After training a machine learning model, you’ll often want to save it for later use, especially when deploying it in an application or sharing it with others. This avoids retraining every time and enables fast and reproducible predictions.

  • In Python, common tools include joblib and pickle
  • In R, use saveRDS() to save any object and readRDS() to load it

This Q&A shows how to persist trained models and restore them when needed.


29.2 Python Code

## Python Code
import pandas as pd
from sklearn.ensemble import RandomForestClassifier
from sklearn.model_selection import train_test_split
import joblib
import os

# Load dataset
df = pd.read_csv("data/titanic.csv").dropna(subset=["Age", "Fare", "Embarked", "Sex", "Survived"])
X = df[["Pclass", "Age", "Fare"]].copy()
X["Sex"] = pd.factorize(df["Sex"])[0]
X["Embarked"] = pd.factorize(df["Embarked"])[0]
y = df["Survived"]

# Train model
X_train, X_test, y_train, y_test = train_test_split(X, y, test_size=0.3, random_state=42)
rf_model = RandomForestClassifier(random_state=42)
rf_model.fit(X_train, y_train)

# Save model to 'models/' directory
os.makedirs("models", exist_ok=True)
joblib.dump(rf_model, "models/rf_titanic.joblib")

# Load model
loaded_model = joblib.load("models/rf_titanic.joblib")

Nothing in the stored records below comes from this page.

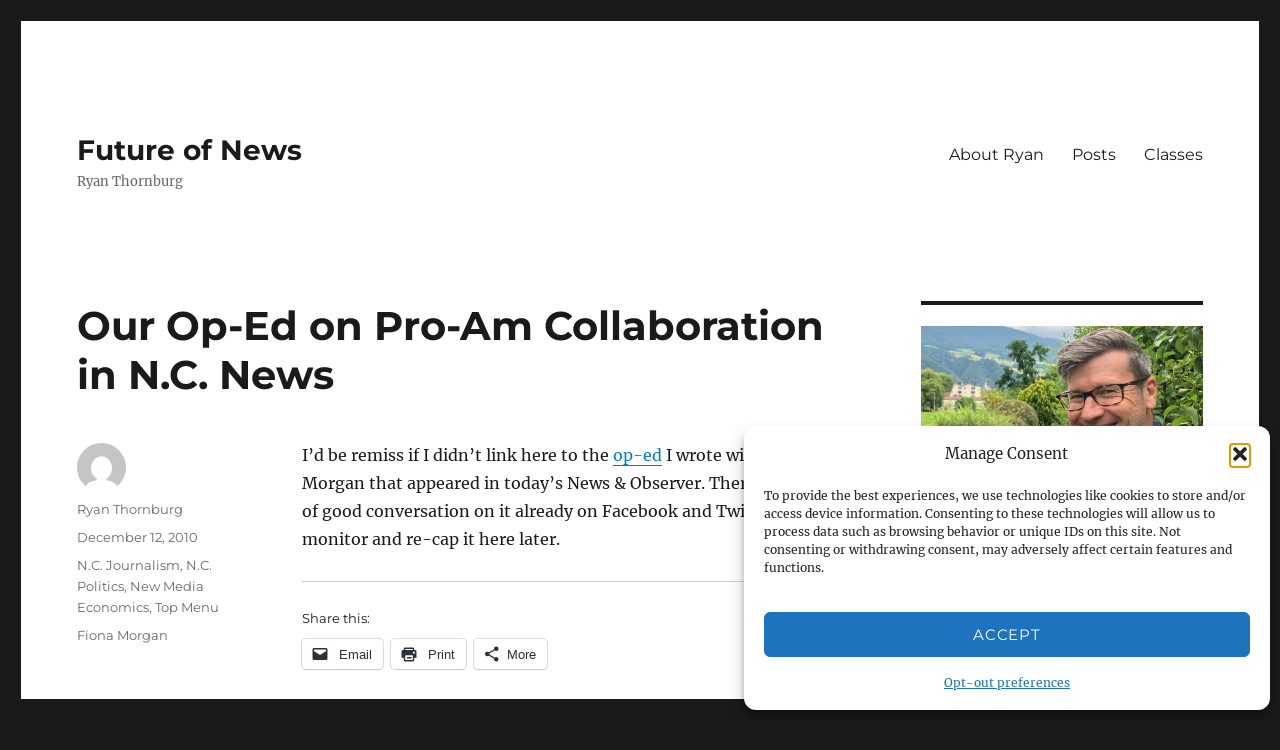

--- FILE ---
content_type: text/html; charset=utf-8
request_url: https://www.google.com/recaptcha/api2/aframe
body_size: 267
content:
<!DOCTYPE HTML><html><head><meta http-equiv="content-type" content="text/html; charset=UTF-8"></head><body><script nonce="RmVKLrzecdGjK7vB-cgbpQ">/** Anti-fraud and anti-abuse applications only. See google.com/recaptcha */ try{var clients={'sodar':'https://pagead2.googlesyndication.com/pagead/sodar?'};window.addEventListener("message",function(a){try{if(a.source===window.parent){var b=JSON.parse(a.data);var c=clients[b['id']];if(c){var d=document.createElement('img');d.src=c+b['params']+'&rc='+(localStorage.getItem("rc::a")?sessionStorage.getItem("rc::b"):"");window.document.body.appendChild(d);sessionStorage.setItem("rc::e",parseInt(sessionStorage.getItem("rc::e")||0)+1);localStorage.setItem("rc::h",'1769000532938');}}}catch(b){}});window.parent.postMessage("_grecaptcha_ready", "*");}catch(b){}</script></body></html>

# Predict with loaded model
preds = loaded_model.predict(X_test)
print(preds[:15])

[1 1 1 1 0 0 1 1 1 0 0 0 0 0 1]

29.3 R Code

library(readr)
library(dplyr)
library(tidyr)
library(randomForest)

# Load and prepare Titanic dataset
df <- read_csv("data/titanic.csv") |>
  drop_na(Age, Fare, Embarked, Sex, Survived) |>
  mutate(
    Sex = as.factor(Sex),
    Embarked = as.factor(Embarked),
    Survived = as.factor(Survived)
  )

# Train random forest
rf_model <- randomForest(Survived ~ Pclass + Age + Fare + Sex + Embarked, data = df)

# Create models/ directory if it doesn't exist
if (!dir.exists("models")) dir.create("models")

# Save model
saveRDS(rf_model, "models/rf_titanic.rds")

# Load model
loaded_model <- readRDS("models/rf_titanic.rds")

# Predict with loaded model
predict(loaded_model, df[1:5, ])
1 2 3 4 5 
0 1 0 1 0 
Levels: 0 1

âś… Clarified Benefit: Creating a models/ folder ensures your saved model is organized, and future scripts or apps can easily locate it.